Google+ was, for years, the punchline to many social media jokes, but more recently it had fallen from even that status out of the collective conscience. It is now going the way of Klout, which closed earlier this year on the same day the new GDPR rules came into force.
The closure of Google+ comes with news of a potential data breach that could have affected up to 500,000 users. The flaw, which would have allowed third party developers access to private data of users and users’ friends, was discovered and fixed earlier this year but kept quiet as, reportedly, Google wanted to avoid regulation.
The Guardian reports on an internal Google memo, which says: ‘Disclosure will likely result in us coming into the spotlight alongside or even instead of Facebook despite having stayed under the radar throughout the Cambridge Analytica scandal’.
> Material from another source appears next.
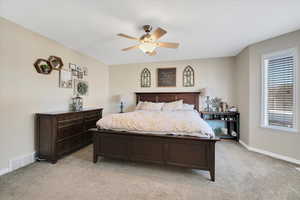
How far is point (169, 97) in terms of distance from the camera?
4.68 m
It has not been lost on the commentariat that this flaw sounds almost identical to Facebook’s issues centred around Cambridge Analytica.
The memo also warns that CEO Sundar Pichai would likely have to testify before Congress and that the disclosure would invite ‘immediate regulatory interest’.
Google claims it decided not to report the security flaw for three reasons: it was unable to identify any of the users who were potentially affected; it found no evidence that the security flaw had been abused; and there were no actions either developers or users could have taken to improve the situation.
On announcing the closure of the social network, Google revealed what everyone had assumed – engagement rates on the platform are shockingly low, with 90% of interactions lasting just five seconds. (“I’ll just click on this… nope, that’s taken me to Google+. Now, how do I go back?”)
Google+ will still be around for a little while longer; to give people the opportunity to ‘transition’ (their jokes presumably), the site will wind down over a 10-month period to the end of next August.
Enterprise customers are apparently making much more use of Google+ as a ‘secure corporate social network’ and will therefore be unaffected.